### Problem description
Return the data that follows exactly as it appears. Pictures do not belong in the copy.

### Collected data
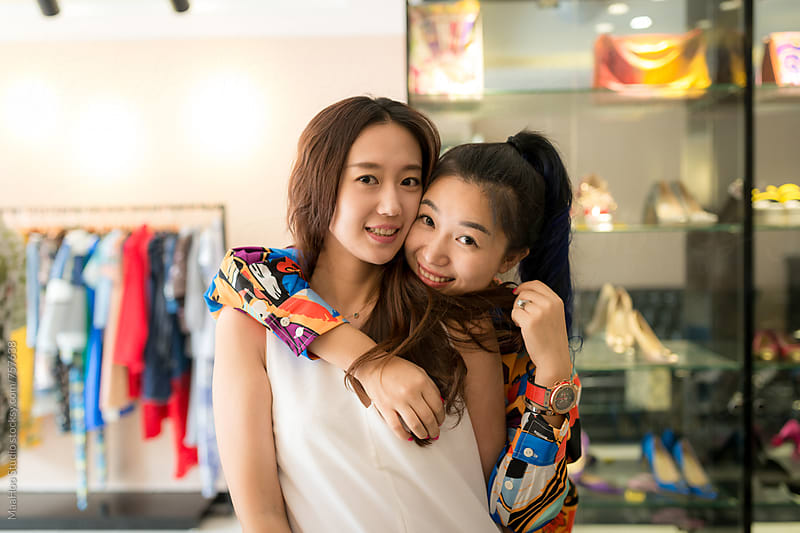 Two young fashion girl shopping at clothing store by Maa Hoo for Stocksy United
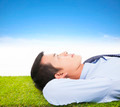 young businessman lying on a meadow and contemplating - PhotoDune Item for Sale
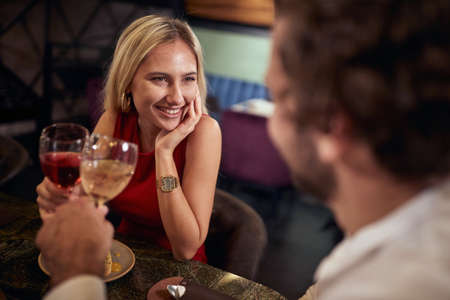 beautiful caucasian blonde toasting with a man, with in love look in her eyes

### Result below
 Two young fashion girl shopping at clothing store by Maa Hoo for Stocksy United
 young businessman lying on a meadow and contemplating - PhotoDune Item for Sale
 beautiful caucasian blonde toasting with a man, with in love look in her eyes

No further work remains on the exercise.